### Raw data ###

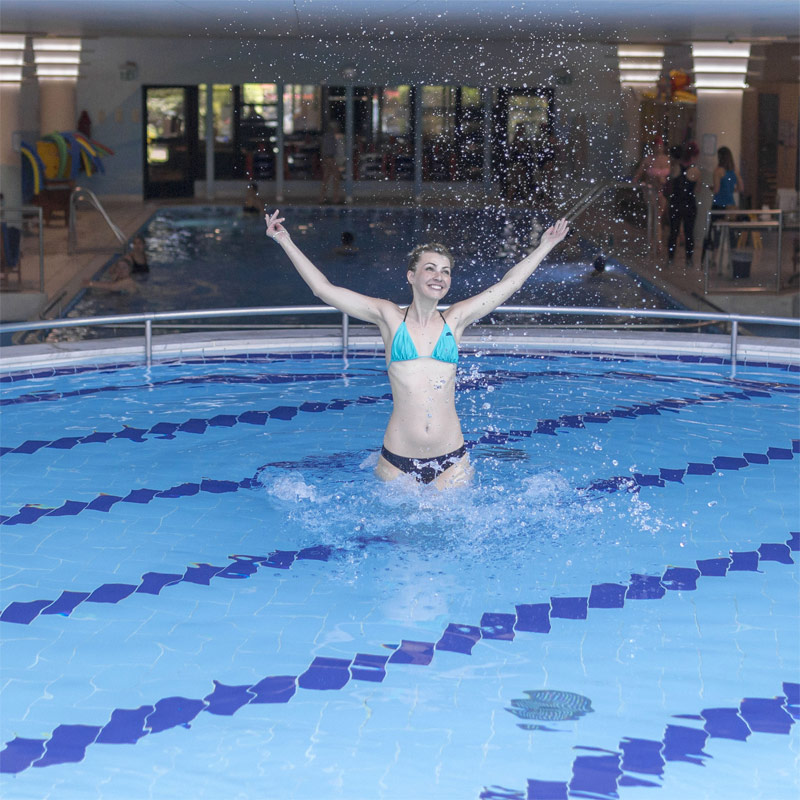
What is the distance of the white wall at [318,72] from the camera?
21.8 metres

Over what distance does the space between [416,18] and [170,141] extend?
14203mm

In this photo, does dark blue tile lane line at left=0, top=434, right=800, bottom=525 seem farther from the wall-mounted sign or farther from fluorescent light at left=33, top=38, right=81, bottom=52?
the wall-mounted sign

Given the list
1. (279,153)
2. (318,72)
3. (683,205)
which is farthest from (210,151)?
(683,205)

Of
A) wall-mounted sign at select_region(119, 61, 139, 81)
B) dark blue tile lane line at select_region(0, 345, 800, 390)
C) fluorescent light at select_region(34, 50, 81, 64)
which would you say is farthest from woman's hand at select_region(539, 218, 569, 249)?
wall-mounted sign at select_region(119, 61, 139, 81)

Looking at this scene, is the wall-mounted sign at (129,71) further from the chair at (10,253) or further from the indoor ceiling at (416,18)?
the chair at (10,253)

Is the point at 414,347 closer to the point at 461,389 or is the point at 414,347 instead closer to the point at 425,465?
the point at 425,465

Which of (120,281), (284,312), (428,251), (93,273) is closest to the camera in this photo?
(428,251)

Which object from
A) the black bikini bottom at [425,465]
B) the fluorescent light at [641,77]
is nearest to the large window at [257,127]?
the fluorescent light at [641,77]

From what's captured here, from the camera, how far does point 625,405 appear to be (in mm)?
7141

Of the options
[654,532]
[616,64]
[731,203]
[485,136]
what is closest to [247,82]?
[485,136]

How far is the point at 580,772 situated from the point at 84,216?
1636 centimetres

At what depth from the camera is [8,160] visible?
14.3 meters

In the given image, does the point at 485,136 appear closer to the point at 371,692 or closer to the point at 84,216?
the point at 84,216

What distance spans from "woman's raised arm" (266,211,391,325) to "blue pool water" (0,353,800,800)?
2.74 ft
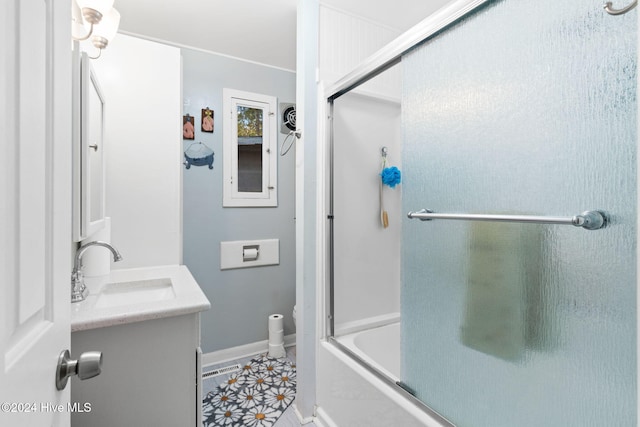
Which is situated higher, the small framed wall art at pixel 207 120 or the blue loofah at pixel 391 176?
the small framed wall art at pixel 207 120

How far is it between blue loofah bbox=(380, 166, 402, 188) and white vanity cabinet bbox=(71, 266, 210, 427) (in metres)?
1.21

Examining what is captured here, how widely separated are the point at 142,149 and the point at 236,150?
67 cm

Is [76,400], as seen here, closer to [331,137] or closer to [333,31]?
[331,137]

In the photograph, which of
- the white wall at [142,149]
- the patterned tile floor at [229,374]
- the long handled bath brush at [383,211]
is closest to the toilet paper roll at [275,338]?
the patterned tile floor at [229,374]

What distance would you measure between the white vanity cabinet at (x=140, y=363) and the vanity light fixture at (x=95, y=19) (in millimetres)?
1013

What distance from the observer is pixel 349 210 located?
6.05 feet

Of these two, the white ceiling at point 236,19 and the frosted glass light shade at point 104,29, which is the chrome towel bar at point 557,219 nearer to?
the white ceiling at point 236,19

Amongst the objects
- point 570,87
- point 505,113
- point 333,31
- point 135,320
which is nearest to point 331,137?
point 333,31

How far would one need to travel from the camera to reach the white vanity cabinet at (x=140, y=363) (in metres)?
1.07

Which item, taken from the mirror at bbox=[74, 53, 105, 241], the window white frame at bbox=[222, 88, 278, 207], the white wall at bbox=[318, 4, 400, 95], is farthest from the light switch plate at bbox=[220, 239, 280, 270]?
the white wall at bbox=[318, 4, 400, 95]

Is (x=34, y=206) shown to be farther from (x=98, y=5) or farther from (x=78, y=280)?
(x=98, y=5)

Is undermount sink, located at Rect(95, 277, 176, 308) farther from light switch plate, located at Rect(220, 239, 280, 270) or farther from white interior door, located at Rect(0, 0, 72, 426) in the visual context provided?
white interior door, located at Rect(0, 0, 72, 426)

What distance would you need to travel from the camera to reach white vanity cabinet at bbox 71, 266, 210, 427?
107 cm

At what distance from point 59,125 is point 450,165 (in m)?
0.99
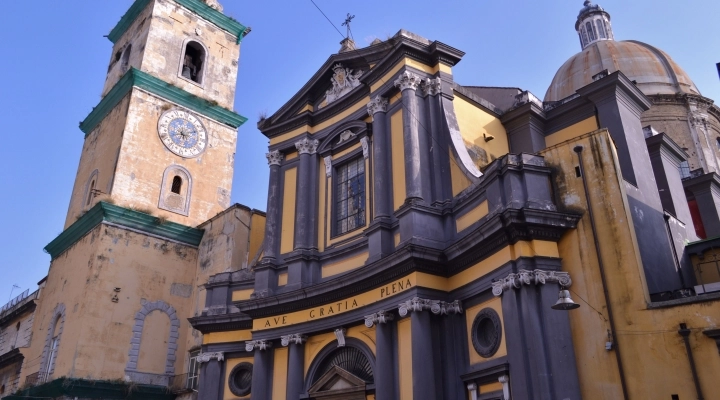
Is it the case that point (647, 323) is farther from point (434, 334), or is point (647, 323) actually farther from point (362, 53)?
point (362, 53)

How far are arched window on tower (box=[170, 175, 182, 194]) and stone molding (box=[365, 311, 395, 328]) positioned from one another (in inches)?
556

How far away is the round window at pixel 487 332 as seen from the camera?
36.4 ft

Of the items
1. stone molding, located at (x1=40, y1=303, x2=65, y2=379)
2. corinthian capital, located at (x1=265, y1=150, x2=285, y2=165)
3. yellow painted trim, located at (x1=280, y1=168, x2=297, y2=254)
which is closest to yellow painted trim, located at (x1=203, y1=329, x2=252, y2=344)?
yellow painted trim, located at (x1=280, y1=168, x2=297, y2=254)

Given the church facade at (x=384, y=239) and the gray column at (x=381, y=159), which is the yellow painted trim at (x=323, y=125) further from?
the gray column at (x=381, y=159)

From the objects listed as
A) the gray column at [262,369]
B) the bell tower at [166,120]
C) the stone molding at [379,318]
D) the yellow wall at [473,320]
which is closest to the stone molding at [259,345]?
the gray column at [262,369]

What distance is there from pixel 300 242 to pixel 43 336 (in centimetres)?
1304

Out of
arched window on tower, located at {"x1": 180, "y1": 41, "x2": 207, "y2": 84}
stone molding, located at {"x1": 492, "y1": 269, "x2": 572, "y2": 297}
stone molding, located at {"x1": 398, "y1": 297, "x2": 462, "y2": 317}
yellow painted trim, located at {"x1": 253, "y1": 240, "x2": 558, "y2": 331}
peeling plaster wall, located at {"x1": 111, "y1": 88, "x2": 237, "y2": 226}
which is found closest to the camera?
stone molding, located at {"x1": 492, "y1": 269, "x2": 572, "y2": 297}

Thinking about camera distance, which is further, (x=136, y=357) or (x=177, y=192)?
(x=177, y=192)

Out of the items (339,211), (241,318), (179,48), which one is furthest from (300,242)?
(179,48)

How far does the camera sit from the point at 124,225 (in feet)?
73.4

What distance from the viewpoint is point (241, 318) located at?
16859 mm

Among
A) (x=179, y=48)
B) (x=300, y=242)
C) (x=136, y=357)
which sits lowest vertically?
(x=136, y=357)

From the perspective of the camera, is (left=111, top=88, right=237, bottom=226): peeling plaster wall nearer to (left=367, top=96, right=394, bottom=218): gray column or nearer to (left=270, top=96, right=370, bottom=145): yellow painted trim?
(left=270, top=96, right=370, bottom=145): yellow painted trim

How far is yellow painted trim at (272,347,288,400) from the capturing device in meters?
15.1
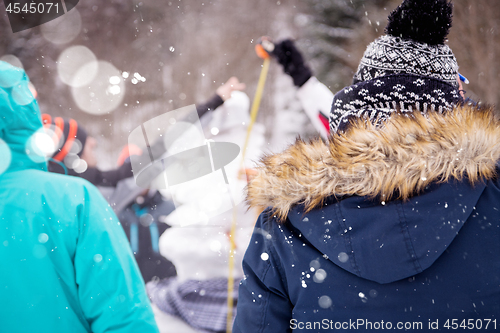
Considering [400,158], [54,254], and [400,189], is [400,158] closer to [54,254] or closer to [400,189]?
A: [400,189]

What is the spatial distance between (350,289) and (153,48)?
38.8ft

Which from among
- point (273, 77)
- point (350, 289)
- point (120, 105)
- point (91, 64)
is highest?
point (350, 289)

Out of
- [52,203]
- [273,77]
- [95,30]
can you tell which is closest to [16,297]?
[52,203]

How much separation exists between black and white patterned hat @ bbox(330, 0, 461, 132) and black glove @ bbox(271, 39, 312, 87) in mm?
1081

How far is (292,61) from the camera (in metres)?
2.38

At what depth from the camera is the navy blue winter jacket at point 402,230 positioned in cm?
74

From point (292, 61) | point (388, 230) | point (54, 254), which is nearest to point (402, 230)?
point (388, 230)

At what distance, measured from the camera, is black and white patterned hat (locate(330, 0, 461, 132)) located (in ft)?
3.18

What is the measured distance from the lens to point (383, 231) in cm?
76

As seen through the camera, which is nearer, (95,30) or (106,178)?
(106,178)

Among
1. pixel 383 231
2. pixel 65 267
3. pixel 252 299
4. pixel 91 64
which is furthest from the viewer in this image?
pixel 91 64

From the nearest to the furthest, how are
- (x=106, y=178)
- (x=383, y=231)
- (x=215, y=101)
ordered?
(x=383, y=231) → (x=215, y=101) → (x=106, y=178)

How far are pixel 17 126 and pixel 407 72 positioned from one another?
1.33m

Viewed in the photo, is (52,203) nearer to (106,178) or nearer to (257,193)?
(257,193)
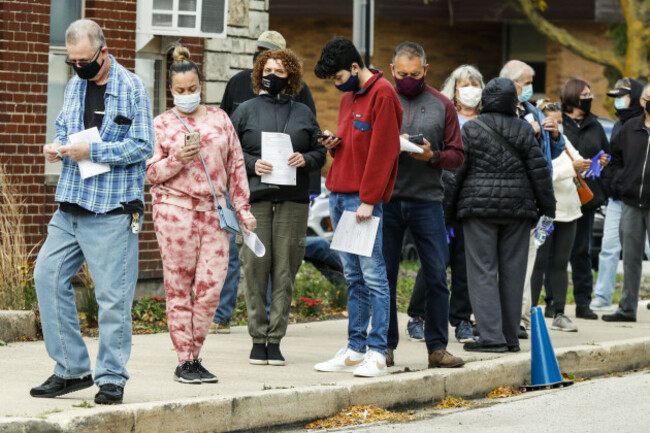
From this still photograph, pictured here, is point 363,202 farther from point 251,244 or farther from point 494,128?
point 494,128

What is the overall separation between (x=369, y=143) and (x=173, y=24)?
4.43m

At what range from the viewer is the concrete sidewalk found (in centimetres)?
651

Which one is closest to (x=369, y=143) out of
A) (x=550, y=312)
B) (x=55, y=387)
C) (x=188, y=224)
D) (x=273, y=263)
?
(x=273, y=263)

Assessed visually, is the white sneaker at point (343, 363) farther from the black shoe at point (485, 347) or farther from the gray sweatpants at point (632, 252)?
the gray sweatpants at point (632, 252)

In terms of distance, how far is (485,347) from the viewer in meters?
9.30

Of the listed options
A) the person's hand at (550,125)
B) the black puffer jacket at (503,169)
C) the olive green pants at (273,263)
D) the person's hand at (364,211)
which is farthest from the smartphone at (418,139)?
the person's hand at (550,125)

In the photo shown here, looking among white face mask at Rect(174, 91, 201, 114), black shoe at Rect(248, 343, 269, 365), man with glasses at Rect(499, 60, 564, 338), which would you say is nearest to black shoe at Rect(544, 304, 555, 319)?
man with glasses at Rect(499, 60, 564, 338)

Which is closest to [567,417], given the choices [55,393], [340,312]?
[55,393]

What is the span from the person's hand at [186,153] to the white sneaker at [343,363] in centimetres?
175

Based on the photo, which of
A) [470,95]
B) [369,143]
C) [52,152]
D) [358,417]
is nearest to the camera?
[52,152]

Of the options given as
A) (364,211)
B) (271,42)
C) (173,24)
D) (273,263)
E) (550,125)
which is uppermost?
(173,24)

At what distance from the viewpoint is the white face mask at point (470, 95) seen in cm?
980

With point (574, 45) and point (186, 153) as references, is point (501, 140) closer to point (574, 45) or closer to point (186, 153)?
point (186, 153)

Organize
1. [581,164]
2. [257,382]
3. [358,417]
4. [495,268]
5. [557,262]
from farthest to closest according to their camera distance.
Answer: [557,262] < [581,164] < [495,268] < [257,382] < [358,417]
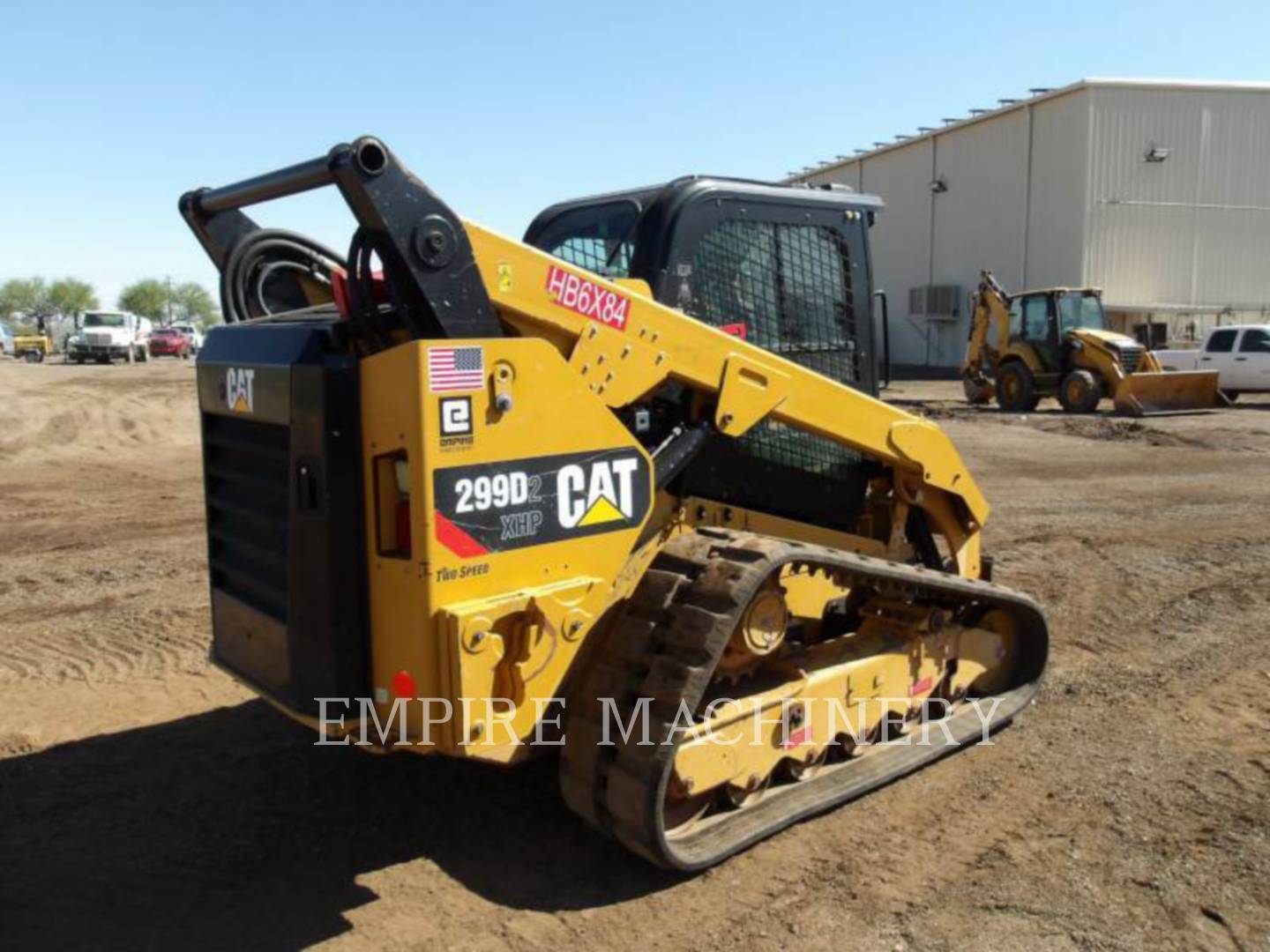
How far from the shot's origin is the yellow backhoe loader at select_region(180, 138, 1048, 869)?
3324mm

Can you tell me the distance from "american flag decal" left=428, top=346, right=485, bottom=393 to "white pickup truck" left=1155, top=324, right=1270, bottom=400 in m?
21.8

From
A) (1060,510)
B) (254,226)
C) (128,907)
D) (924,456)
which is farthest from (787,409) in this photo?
(1060,510)

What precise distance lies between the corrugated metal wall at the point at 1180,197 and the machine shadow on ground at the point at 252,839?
102 ft

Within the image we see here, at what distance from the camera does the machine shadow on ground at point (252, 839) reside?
357cm

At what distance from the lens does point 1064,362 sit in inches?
840

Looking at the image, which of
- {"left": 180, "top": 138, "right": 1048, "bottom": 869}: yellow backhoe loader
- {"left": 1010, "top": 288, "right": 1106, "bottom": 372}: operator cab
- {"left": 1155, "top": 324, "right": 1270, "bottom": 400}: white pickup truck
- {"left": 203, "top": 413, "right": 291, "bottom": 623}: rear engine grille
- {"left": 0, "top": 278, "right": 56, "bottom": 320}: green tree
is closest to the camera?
{"left": 180, "top": 138, "right": 1048, "bottom": 869}: yellow backhoe loader

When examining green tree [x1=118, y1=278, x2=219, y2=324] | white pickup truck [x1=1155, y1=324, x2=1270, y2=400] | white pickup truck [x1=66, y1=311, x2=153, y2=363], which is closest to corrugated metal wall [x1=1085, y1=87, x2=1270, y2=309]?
white pickup truck [x1=1155, y1=324, x2=1270, y2=400]

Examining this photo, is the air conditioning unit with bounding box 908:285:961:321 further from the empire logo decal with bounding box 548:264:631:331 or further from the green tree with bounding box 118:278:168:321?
the green tree with bounding box 118:278:168:321

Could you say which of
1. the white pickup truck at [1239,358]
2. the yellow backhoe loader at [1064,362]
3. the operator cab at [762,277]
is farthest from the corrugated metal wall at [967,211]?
the operator cab at [762,277]

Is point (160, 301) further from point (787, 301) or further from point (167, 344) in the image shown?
point (787, 301)

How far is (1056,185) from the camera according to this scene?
32.2 meters

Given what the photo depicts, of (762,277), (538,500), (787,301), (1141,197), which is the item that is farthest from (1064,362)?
(538,500)

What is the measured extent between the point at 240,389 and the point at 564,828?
80.4 inches

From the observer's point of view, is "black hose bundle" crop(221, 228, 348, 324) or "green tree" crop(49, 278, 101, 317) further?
"green tree" crop(49, 278, 101, 317)
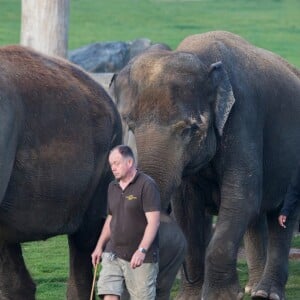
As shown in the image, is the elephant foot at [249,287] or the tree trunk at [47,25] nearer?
the elephant foot at [249,287]

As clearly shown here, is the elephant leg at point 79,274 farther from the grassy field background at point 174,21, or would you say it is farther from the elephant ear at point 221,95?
the grassy field background at point 174,21

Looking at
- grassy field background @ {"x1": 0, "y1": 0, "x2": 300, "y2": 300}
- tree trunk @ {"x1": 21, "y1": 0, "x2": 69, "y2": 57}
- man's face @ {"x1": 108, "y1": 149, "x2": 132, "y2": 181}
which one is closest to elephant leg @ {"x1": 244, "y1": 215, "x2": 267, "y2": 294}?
man's face @ {"x1": 108, "y1": 149, "x2": 132, "y2": 181}

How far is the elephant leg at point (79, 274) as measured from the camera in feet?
36.5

###

• Do this
Lay out the data from the line with "How far is the elephant" through the end of the data, including both ends, as a Markdown table with columns Row and Line. Number each row and leave out blank lines.

• Expected answer
| Row | Line |
|---|---|
| 1 | How far is the elephant leg at point (79, 274) as measured from the camera in feet? |
| 2 | 36.5 |